I can't say a word while we sit in the waiting room.
How am I going to handle the news that there is cancer in an organ?
Will it be my kidneys? My ovaries? Will chemo prevent me from having babies? Will I survive?
More importantly (at that moment) how in the hell am I going to handle the reaction of my parents?
God had a different plan for me today.
In walks Dr. Bad Mustache... I am pretty sure I'm holding my breath. I wonder how long it will take him to tell me the news...
"Your PET was clear."
I have never felt the sense of relief that I experienced today. Don't get me wrong, I have put myself, or been put in, some pretty shady situations before...But I have never, ever feared for my life. I have always been lucky enough to know that no matter what I did in life I would have the support of my family. This time, no matter how much they wanted to, they could not fix it all. And for my family...I know that was frustrating.
So, what does a clear PET CT mean?
To our knowledge right now, the cancer has not spread past the lymph nodes. I still need treatment because we need to do everything in our power to not ALLOW the cancer to spread, and to keep away future melanoma.
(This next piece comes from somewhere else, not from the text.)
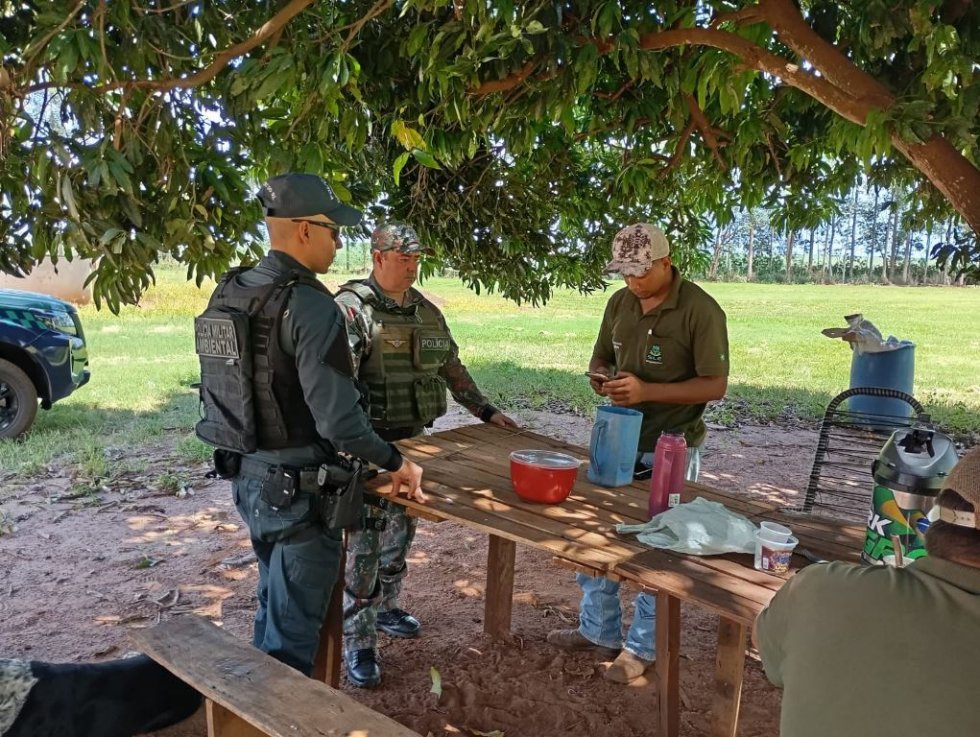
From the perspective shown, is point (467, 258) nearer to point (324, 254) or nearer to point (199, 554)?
point (199, 554)

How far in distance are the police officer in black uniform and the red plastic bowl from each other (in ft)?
1.09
Dr. Bad Mustache told me he thinks I am an "odd case" because the initial melanoma was only 1.15 mm. Had it been .75 mm, the dermatologist would have done NOTHING about it except wait and see what happened in the future. Because it was a tiny bit bigger, they did the additional (painful) surgery. Dr. Bad Mustache said he was actually surprised to see the cancer in lymph nodes...especially lymph nodes in different locations. This is a concern for him. This is why it is especially important I do every thing in my power to keep ahead of the cancer.
I have an appointment with Memorial Sloan-Kettering on February 25th. I have heard nothing but fabulous things about the facility and the doctor I am seeing.
It is not that I do not like Dr. Bad Mustache, he won major points today (hence me wanting to give him a big fat kiss!!!) but I am not a fan of the treatment he suggests. He says at this time Interferon is my option. Here's the thing about Interferon I do not like...It is an IV every week day for 30 days, then by shot 3 times a week for 11 months. The illness that people experience does not seem to be worth the final result. Major Melanoma centers around the country are no longer using Interferon.
If the best treatment is available to me, you can bet your little heart I am going after it!
Now--- this kiss is for you.
YOU who have stalked me on facebook.
YOU who have mentioned me in your prayers.
YOU who have been here for my family.
YOU who have taken the time to simply tell me you are thinking of me.
You...my family and friends... I would be lost without.
And, of course, Dr. Bad Mustache who gave me the news I needed after 3 of the most difficult weeks of my life.